Das geht mir durch den Kopf, wenn wir Besuch bekommen. Denn ich will, dass es unsere Gäste schön haben. Dass sich alle wohlfühlen. Und zum Essen oder Trinken soll es ja auch was Besonderes sein. Sind eigentlich schon Getränke kaltgestellt?

So helikoptere ich durch die Wohnung, bis der Besuch endlich da ist. Ich muss zugeben: Als Gastgeber bin ich ganz schön angespannt.

In der Bibel gibt es eine Gastgeberin, die ähnlich tickt wie ich. Die Frau heißt Martha und ihr gibt Jesus einen Ratschlag, der es für angespannte Gastgeber in sich hat.

•••

● DEINE AUFGABEN:
[A] Schreib aus dem Textausschnitt den Teil ab, der mit den Worten „Das geht mir“ beginnt und mit „schon Getränke kaltgestellt?“ endet, und benenne dabei „Gäste“ in „Freunde“ um.
[B] Wie heißt die Gastgeberin aus der Bibel, die im Textausschnitt erwähnt wird?
[C] Fasse den Absatz im Textausschnitt, der mit „Das geht mir durch den Kopf“ beginnt, kürzer zusammen und behalte seine wichtigsten Aussagen bei.
Die folgenden Einträge stammen aus einer anderen Quelle.

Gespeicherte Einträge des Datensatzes
•••

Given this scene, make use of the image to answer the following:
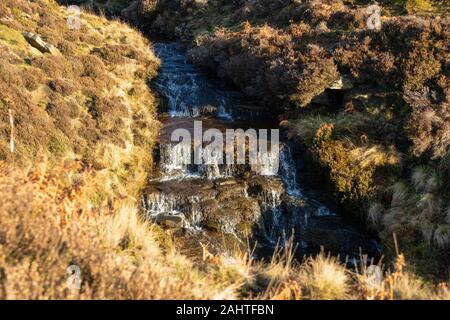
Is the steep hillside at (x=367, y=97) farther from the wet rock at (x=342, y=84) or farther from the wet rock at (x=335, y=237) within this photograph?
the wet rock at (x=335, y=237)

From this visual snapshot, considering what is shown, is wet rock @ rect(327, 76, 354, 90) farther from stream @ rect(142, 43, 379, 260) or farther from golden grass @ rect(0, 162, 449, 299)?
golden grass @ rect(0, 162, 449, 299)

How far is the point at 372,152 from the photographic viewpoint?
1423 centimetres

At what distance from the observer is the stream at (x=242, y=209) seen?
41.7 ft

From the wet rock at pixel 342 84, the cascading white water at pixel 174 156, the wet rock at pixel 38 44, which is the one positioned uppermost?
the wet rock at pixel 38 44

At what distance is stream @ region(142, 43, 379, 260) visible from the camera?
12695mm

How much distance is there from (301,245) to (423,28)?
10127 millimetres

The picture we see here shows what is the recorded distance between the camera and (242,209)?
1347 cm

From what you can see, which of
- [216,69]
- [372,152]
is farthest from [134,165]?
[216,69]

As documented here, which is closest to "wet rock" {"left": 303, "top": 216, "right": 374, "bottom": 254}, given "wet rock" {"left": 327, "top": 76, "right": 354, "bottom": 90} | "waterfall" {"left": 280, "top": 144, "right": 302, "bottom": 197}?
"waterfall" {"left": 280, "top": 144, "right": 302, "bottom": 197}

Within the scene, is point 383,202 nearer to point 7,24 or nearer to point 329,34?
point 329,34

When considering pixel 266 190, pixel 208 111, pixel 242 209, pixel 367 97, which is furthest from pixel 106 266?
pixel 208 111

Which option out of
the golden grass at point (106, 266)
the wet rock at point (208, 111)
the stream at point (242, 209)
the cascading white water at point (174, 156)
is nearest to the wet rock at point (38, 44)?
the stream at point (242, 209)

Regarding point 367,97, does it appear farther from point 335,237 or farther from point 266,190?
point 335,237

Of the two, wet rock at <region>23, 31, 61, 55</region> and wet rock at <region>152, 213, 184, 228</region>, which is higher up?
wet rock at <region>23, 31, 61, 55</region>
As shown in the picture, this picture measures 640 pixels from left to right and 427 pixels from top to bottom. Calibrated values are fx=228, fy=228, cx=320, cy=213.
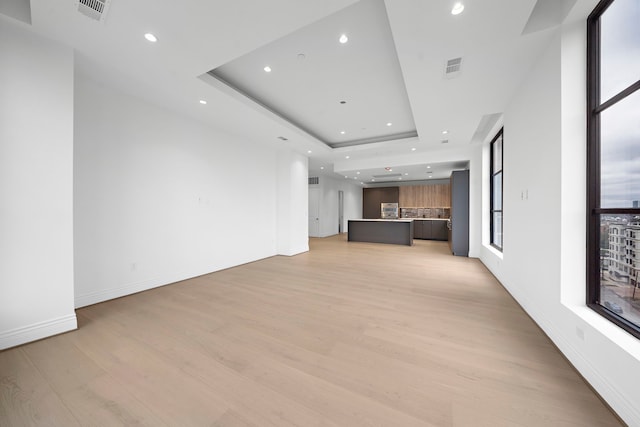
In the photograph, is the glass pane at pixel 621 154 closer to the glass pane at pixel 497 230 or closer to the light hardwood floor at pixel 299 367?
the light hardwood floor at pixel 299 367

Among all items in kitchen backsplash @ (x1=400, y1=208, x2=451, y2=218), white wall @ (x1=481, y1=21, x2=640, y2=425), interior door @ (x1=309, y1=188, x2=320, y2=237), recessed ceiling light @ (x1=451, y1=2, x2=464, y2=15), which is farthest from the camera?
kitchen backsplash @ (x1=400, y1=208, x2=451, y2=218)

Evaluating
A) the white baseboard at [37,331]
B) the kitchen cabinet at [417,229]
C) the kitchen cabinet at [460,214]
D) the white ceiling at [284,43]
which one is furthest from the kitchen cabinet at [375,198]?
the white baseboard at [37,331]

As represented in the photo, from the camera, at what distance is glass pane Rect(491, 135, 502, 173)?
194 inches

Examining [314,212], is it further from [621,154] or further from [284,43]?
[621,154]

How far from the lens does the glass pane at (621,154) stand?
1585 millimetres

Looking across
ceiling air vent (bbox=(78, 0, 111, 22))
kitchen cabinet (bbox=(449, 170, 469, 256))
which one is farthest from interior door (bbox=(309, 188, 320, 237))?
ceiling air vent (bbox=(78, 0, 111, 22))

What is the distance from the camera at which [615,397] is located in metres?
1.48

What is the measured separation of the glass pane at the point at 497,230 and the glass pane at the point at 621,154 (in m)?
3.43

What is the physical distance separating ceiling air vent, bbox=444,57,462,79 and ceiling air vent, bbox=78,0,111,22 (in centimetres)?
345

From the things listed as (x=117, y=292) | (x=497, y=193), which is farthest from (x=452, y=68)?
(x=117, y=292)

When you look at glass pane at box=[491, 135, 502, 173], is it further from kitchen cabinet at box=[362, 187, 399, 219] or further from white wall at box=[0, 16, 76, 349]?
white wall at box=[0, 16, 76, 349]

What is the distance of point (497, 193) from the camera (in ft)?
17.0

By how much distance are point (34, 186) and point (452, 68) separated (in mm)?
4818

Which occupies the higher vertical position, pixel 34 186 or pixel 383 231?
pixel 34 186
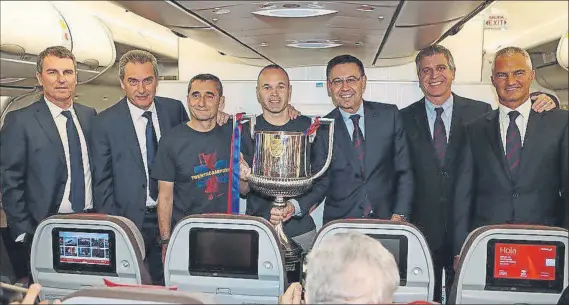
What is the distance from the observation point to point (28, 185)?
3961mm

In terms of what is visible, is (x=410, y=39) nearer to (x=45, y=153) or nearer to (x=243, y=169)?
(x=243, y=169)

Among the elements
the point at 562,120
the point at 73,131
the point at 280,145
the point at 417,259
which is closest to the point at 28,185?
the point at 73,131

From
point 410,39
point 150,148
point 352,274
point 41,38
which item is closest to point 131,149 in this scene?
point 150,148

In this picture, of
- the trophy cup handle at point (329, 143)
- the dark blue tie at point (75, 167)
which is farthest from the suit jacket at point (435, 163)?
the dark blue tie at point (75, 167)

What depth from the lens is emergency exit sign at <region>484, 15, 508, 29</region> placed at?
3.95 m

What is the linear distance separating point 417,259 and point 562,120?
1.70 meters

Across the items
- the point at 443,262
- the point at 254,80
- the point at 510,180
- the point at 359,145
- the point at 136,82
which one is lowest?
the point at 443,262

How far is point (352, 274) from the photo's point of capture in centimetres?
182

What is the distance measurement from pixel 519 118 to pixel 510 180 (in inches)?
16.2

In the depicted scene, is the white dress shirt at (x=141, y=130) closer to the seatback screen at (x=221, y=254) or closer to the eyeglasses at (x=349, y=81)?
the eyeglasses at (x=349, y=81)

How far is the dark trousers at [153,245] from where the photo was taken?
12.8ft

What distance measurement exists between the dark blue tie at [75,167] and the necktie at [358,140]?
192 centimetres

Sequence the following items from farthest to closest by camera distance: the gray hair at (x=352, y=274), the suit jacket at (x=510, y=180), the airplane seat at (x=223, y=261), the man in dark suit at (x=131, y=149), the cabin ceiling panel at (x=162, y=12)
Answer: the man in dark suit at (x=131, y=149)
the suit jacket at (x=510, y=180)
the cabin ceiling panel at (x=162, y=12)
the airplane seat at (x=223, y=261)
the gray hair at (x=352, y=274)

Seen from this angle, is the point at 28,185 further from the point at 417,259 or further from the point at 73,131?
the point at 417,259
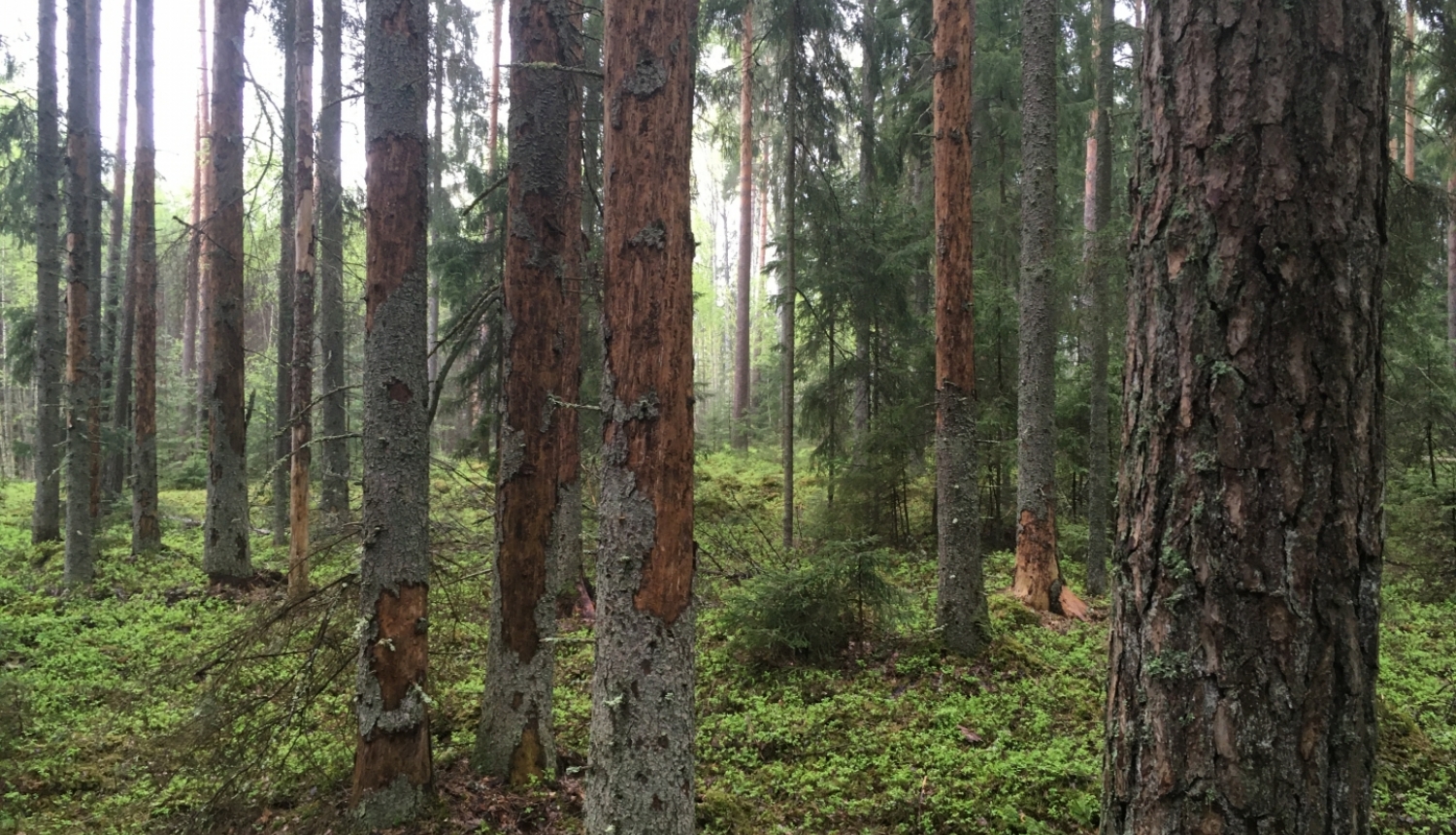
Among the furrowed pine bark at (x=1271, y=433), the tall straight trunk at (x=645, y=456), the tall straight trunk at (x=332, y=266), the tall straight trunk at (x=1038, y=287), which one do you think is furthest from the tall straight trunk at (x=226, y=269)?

•••

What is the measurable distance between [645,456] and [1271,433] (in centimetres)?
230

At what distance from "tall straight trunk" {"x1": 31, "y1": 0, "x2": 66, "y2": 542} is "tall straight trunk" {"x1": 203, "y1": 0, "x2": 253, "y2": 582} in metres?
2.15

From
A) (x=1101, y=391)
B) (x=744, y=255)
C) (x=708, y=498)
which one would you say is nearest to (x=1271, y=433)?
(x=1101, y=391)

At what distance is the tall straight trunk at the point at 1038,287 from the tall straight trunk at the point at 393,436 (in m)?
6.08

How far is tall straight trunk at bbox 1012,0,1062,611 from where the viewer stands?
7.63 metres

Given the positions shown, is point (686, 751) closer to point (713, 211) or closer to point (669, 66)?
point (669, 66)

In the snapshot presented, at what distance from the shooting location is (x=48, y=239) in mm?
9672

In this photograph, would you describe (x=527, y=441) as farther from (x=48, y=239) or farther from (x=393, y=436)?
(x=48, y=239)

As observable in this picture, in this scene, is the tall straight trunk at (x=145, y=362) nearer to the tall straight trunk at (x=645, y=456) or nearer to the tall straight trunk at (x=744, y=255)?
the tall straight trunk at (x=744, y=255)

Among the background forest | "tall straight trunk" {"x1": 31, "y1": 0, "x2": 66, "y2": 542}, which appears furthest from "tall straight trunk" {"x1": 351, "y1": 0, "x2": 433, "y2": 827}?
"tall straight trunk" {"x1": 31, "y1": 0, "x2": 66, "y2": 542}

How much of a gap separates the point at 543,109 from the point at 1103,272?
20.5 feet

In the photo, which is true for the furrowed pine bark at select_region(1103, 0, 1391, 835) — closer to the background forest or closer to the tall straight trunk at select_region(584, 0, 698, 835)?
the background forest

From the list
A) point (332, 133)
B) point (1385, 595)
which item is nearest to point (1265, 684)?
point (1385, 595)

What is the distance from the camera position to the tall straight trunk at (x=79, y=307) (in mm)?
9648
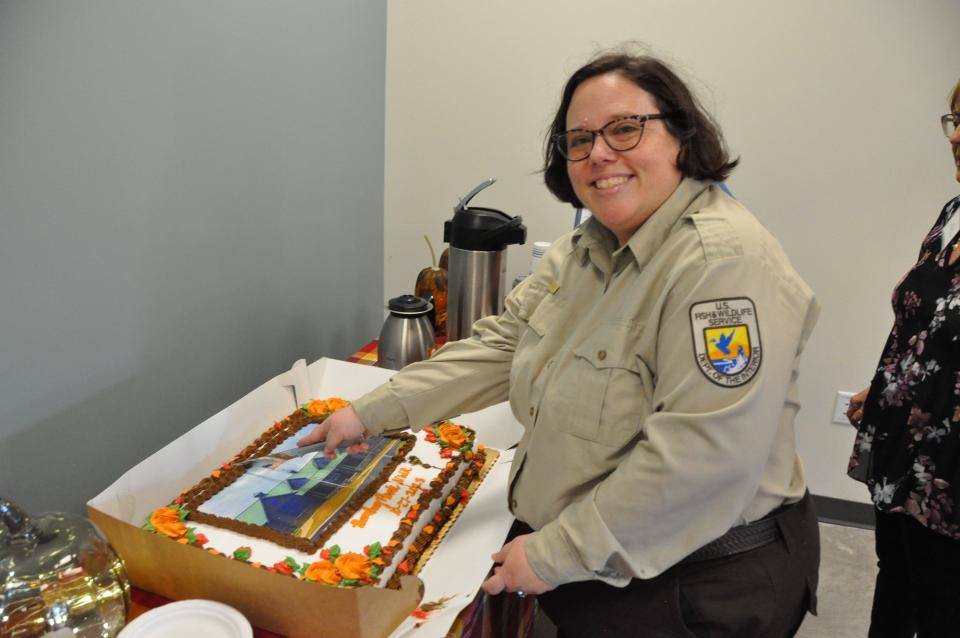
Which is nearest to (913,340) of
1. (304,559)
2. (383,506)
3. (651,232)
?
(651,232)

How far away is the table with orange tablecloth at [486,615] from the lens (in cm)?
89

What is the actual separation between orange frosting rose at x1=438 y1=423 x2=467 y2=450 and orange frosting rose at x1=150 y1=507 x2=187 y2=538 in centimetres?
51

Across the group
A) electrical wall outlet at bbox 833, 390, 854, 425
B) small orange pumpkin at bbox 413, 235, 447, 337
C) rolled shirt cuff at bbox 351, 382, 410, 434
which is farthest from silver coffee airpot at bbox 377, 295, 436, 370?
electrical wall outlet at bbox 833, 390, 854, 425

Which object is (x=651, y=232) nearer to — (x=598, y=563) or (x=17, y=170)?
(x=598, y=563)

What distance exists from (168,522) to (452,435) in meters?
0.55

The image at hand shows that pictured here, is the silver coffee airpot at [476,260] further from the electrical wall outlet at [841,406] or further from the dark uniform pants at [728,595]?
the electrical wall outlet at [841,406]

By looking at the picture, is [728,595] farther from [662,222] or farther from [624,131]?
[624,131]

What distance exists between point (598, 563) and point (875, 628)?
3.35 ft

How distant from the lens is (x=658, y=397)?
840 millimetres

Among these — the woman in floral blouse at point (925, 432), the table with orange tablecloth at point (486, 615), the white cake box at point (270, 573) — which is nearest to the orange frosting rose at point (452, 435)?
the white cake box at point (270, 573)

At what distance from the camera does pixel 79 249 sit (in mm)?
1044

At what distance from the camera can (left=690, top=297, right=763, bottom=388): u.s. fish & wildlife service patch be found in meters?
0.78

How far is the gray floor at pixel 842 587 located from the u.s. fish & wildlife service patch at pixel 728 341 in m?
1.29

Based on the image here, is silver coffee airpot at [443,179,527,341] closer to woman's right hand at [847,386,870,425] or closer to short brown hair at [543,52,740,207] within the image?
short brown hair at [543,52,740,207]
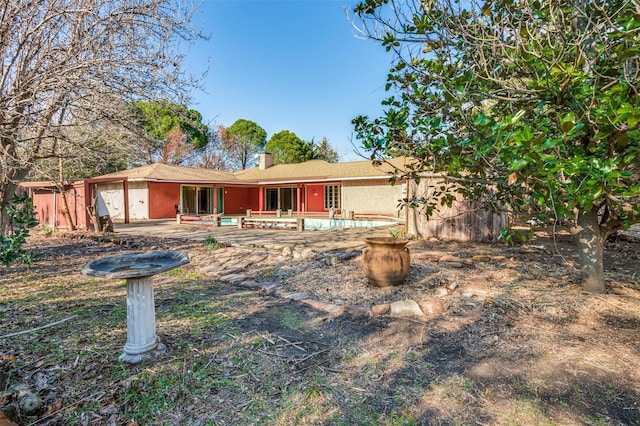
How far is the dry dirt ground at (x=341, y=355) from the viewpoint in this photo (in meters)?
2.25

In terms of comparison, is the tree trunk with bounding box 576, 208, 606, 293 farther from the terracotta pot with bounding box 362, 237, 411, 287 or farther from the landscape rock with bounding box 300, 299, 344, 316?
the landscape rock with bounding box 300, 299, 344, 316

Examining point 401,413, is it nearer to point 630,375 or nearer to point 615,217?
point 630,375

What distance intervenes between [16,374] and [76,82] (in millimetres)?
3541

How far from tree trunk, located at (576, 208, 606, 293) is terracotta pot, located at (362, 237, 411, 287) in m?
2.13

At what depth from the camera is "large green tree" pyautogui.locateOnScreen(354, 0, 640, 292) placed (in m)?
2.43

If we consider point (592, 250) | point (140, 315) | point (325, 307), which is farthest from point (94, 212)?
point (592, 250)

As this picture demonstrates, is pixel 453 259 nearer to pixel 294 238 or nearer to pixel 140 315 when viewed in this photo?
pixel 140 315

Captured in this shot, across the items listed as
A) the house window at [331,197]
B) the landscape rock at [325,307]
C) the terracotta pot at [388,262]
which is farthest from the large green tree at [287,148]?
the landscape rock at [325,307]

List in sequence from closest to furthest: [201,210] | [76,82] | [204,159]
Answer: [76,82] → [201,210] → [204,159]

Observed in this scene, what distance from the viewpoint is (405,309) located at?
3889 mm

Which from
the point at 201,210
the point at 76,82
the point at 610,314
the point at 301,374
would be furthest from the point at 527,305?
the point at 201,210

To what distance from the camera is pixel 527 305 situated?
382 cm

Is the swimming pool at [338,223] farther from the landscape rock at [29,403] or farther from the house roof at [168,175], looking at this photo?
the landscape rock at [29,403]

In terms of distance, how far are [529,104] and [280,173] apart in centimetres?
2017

•••

● ERGEBNISSE:
[A]
Das geht mir durch den Kopf, wenn wir Besuch bekommen. Denn ich will, dass es unsere Freunde schön haben. Dass sich alle wohlfühlen. Und zum Essen oder Trinken soll es ja auch was Besonderes sein. Sind eigentlich schon Getränke kaltgestellt?

[B] Martha.

[C] Wenn Besuch kommt, will ich, dass sich alle Gäste wohlfühlen und es beim Essen oder Trinken etwas Besonderes gibt. Dabei frage ich mich, ob schon Getränke kaltgestellt sind.